OBJETIVO A =>
Extrae cada línea de los registros que contenga la palabra "much".

TEXTO DADO =>
_ _ _

Tampoco me concentré en esas cualidades gramaticales que proponen las celdas
oportunas para que las ideas no vuelen libremente. Más bien, era todo eso a la
vez, lo que yo estaba pensando se relacionaba con el potencial que tiene la
palabra para ordenar el universo o para construir verdades, ilusiones y hasta
dogmas, como esas que fueron dichas y luego creídas bajo el nombre de “La
palabra del señor”. Era esto, el potencial que tiene la palabra para nombrar
las cosas y determinarles un sentido.
Así que pongo un
hielito al vaso para que las rocas medien entre mi alcohol y mi oscuridad. Ya
saben, las personas encuentran en la palabra, y su concordancia con el hacer,
no sólo la manera de dotar de sentido y orden a la realidad sino que también es
ahí donde se determina la cara del sujeto, el sustento último que define a la
persona. Un cigarro en la mano y un whisky en mi vaso permitirían pensar que
soy un hombre exitoso, pero, también, podría ser que sólo soy un alcohólico con
buen suerte. No es que el hielo de mi whisky haya enfriado la oscuridad y me
estuviese carcomiendo la soledad con sus dientes vertiginosos, era en todo caso
descubrir la garras bondadosas de los vocablos para, en un primer momento,
dibujar una habitación oscura y, en un segundo estar, lanzarse furiosos a
sujetarme presa entre mis propias conclusiones.

_ _ _

REGISTROS DE DATOS =>

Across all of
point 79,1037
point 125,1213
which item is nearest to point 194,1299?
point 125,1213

_ _ _

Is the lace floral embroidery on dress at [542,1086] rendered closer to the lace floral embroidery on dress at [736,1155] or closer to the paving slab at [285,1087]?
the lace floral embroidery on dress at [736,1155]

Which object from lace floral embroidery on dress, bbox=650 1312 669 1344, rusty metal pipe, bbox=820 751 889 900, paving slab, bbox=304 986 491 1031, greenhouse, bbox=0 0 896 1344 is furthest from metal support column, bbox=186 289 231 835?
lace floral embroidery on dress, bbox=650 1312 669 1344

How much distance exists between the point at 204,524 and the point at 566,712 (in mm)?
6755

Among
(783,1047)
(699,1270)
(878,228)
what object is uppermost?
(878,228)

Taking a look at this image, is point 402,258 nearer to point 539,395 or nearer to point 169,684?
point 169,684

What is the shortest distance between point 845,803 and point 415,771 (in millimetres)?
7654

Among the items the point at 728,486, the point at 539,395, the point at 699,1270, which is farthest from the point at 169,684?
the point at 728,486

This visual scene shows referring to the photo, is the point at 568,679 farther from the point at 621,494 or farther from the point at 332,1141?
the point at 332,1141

_ _ _

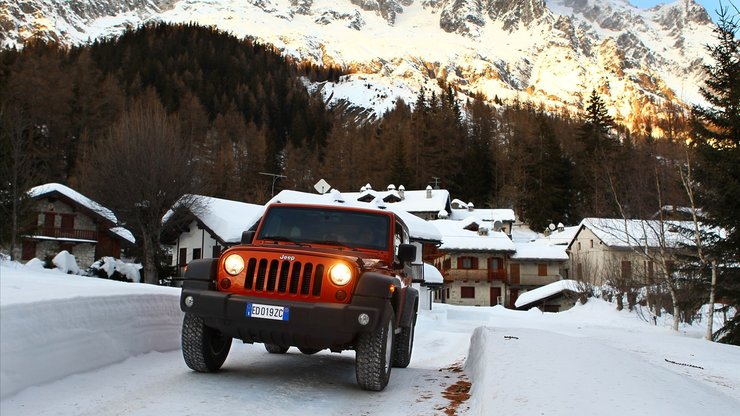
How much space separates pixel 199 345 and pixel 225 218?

_ _ _

OBJETIVO B =>
En el texto dado, cambia "palabra" por "lengua" y escribe de nuevo el fragmento que empieza en las palabras que tienen "Tampoco me concentré" y termina después de "determinarles un sentido.".

RESULTADO A =>
How much distance exists between the point at 204,524 and the point at 566,712 (in mm)?
How much space separates pixel 199 345 and pixel 225 218?

RESULTADO B =>
Tampoco me concentré en esas cualidades gramaticales que proponen las celdas
oportunas para que las ideas no vuelen libremente. Más bien, era todo eso a la
vez, lo que yo estaba pensando se relacionaba con el potencial que tiene la
lengua para ordenar el universo o para construir verdades, ilusiones y hasta
dogmas, como esas que fueron dichas y luego creídas bajo el nombre de “La
lengua del señor”. Era esto, el potencial que tiene la lengua para nombrar
las cosas y determinarles un sentido.